# [REQUIRED WORK]
Copy only this range: the line with "Mécanisme de formation" through the final line of the material, inclusive at both ends.

*** Block opens ***

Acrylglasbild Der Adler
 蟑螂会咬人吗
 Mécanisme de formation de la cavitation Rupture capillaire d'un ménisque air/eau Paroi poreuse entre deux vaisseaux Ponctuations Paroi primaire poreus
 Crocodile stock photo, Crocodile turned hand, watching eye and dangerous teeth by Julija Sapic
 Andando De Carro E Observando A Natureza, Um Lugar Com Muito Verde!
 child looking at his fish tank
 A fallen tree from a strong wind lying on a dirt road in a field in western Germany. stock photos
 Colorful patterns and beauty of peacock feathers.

*** Block closes ***

# [RESPONSE BELOW]
 Mécanisme de formation de la cavitation Rupture capillaire d'un ménisque air/eau Paroi poreuse entre deux vaisseaux Ponctuations Paroi primaire poreus
 Crocodile stock photo, Crocodile turned hand, watching eye and dangerous teeth by Julija Sapic
 Andando De Carro E Observando A Natureza, Um Lugar Com Muito Verde!
 child looking at his fish tank
 A fallen tree from a strong wind lying on a dirt road in a field in western Germany. stock photos
 Colorful patterns and beauty of peacock feathers.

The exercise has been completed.